Let me make one point clear. Canada's doctors believe that access to quality health care services must be available to all Canadians based on need, not ability to pay.
However, I do support a role for the private sector. If certain services can be delivered better and faster and perhaps more cheaply in the private sector, then governments have a moral and fiduciary duty to use taxpayers' resources wisely.
The public/private debate in this country is, in my judgment, largely irrelevant. Much of the rhetoric is not about saving Medicare, but about defending unionized jobs.

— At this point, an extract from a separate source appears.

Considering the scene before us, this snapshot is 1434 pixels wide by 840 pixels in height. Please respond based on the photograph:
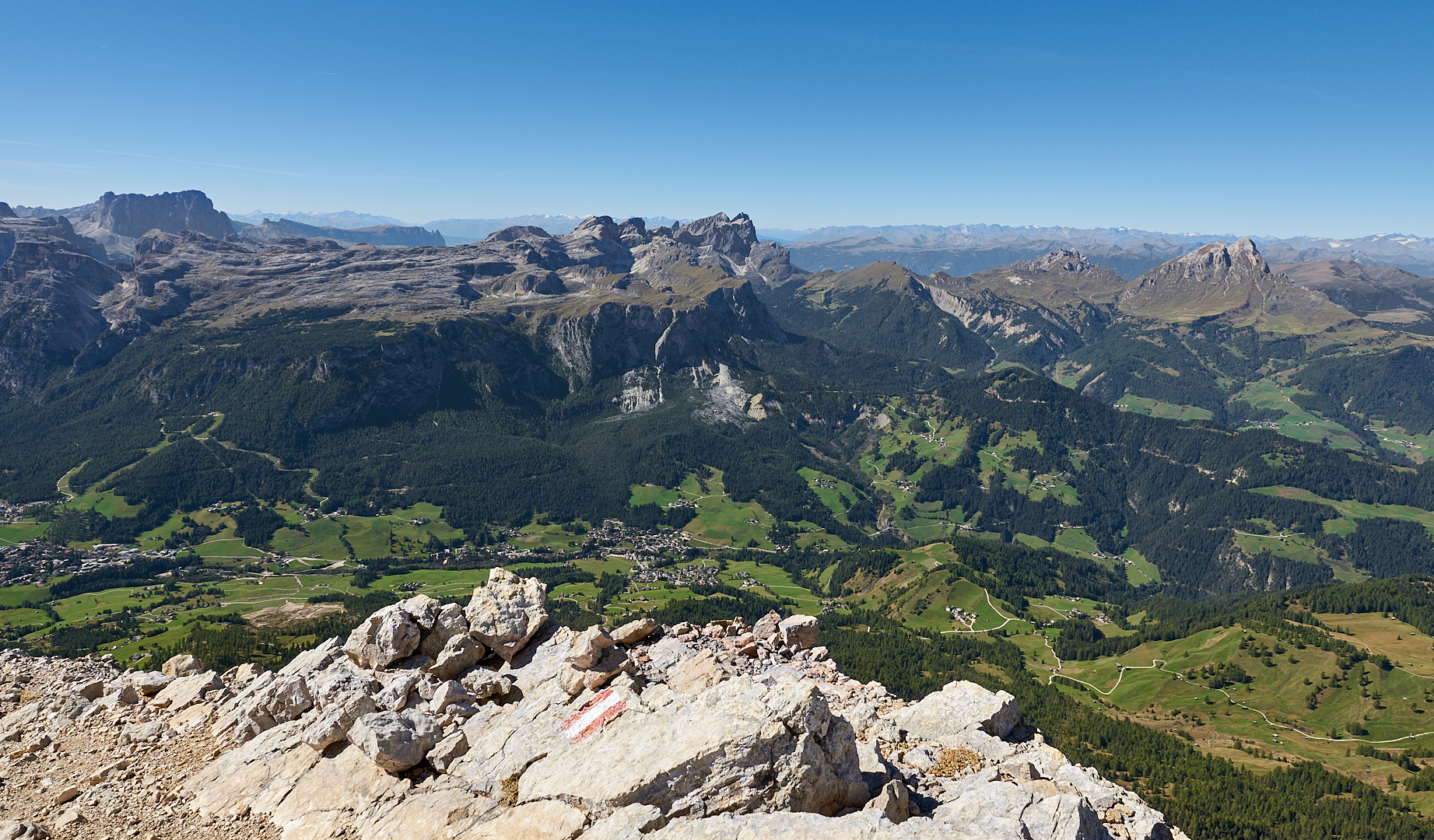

We understand why union-funded groups, such as the various so called health coalitions, continue to advocate for their members. But let us be clear. They are fighting for the rights of their members, which is understandable since that is their job. They are not fighting for the rights of our patients.
In closing, we are focused on putting patients first. How can we achieve our goals? We must fight the tedious public-private rhetoric.
We need more resources for rural health and chronic care, especially mental health. We can generate those resources through savings achieved by the introduction of market principles into the public acute care system.
The CMA and provincial medical associations must insist on urgent reform and action. We are a rich country, and Canadians should not wait for access.
While our system may be bent and broken, I do believe that we can fix it. I stand ready, as I know the physicians of Saskatchewan do, in helping get on with the job of fixing it.